A service of mine was using more CPU than it had any right to. Nothing was on fire, the latency was fine, but the box sat at a baseline that didn't match the work it was doing, and that itch eventually got loud enough that I sat down to profile it properly. I was completely wrong about where the time was going, which is the usual outcome, and the whole point of profiling rather than guessing.
My prediction, stated out loud so I could be embarrassed by it later, was that the cost was in request handling: parsing, a bit of JSON, the database round-trip. That's where the interesting code is, so that must be where the time is. Reader, it was not.
getting a profile out of it
The service is Go, so pprof is right there. I had the HTTP profiling endpoint already wired in:
import _ "net/http/pprof"
go func() {
log.Println(http.ListenAndServe("localhost:6060", nil))
}()
That _ import is doing all the work; it registers the profiling handlers on the default mux as a side effect. With that running, I pulled a thirty-second CPU profile while the service was under its normal load:
go tool pprof http://localhost:6060/debug/pprof/profile?seconds=30
A flat top listing in pprof is useful but easy to misread, because it shows you where the program counter sat without showing you who called whom. So I generated a flamegraph instead. Brendan Gregg's flamegraph scripts turn a folded stack trace into an SVG where width is time and the stack reads bottom to top, and once you've used one a plain profiler listing feels like reading a phone book.
the wide bit that shouldn't have been there
The request-handling tower in the graph was there, sensible, about as wide as I'd expect. But sitting next to it was another tower, nearly as wide, and it had nothing to do with handling requests. It was logging. Specifically, it was time formatting inside the logging path.
The service logged every request, which is reasonable, and every log line carried a timestamp, which is also reasonable. The unreasonable part was buried one level down. The timestamp was being formatted with Go's reference-time layout on every single line:
log.Printf("%s %s %d", t.Format("2006-01-02 15:04:05.000"), method, status)

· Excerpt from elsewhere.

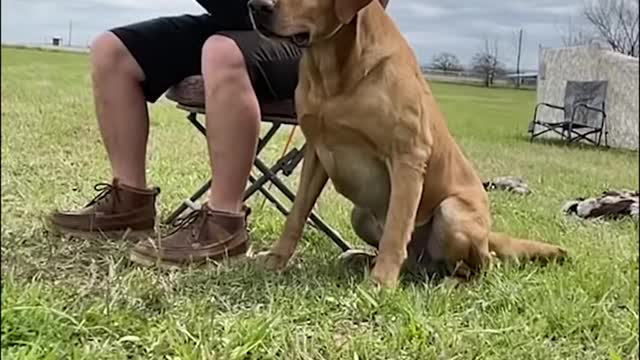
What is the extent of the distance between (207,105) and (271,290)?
0.46 m

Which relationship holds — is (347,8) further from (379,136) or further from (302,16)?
(379,136)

time.Format with a layout string isn't free. It parses that layout, allocates, and does a fair amount of work to assemble the string, and I was paying that cost for every request, plus a handful of internal log lines per request. At the request rate this box handled, formatting timestamps had quietly become one of the most expensive things the program did. Not the database. Not the JSON. Printing the date.
That's the part I want to underline. There was no clever algorithm in the wrong place, no accidental quadratic loop. It was a perfectly ordinary, perfectly correct line of code that happened to run an enormous number of times, and volume turned something cheap into something expensive.
the fix, which was boring
I didn't need millisecond-precision wall-clock timestamps on every internal log line. Most of them were diagnostic chatter that nobody reads unless something has already gone wrong. So I did two unglamorous things.
First, I dropped the log level on the internal chatter so it stopped emitting in normal operation. Fewer lines, less formatting, done. Second, for the request log that genuinely needed a timestamp, I stopped reformatting an identical layout millions of times and leaned on the cheaper paths the standard library already offers when you're not hand-rolling the layout yourself. The width of that second tower in the after-graph dropped to a sliver.
The baseline CPU came down to where I'd expected it to be all along. No heroics, no rewrite, just deleting work that didn't need doing.
what I took from it
Profile before you optimise, every time, no exceptions. I have read this advice a hundred times and I still walked into this session with a confident, wrong theory about the hot path. The flamegraph didn't argue with me, it just showed me a wide tower where I'd promised myself there wouldn't be one.
Logging is code, and it runs at request volume. It's easy to treat a log line as free because it's not "the logic", but a Printf on the hot path runs as often as the hot path does, and formatting is not free. If you log on every request, your logging is part of your performance profile whether you've thought about it or not.
And the meta-lesson, the one I keep relearning: the expensive thing is rarely the clever thing. It's the boring thing you do a million times. Go looking for volume, not complexity.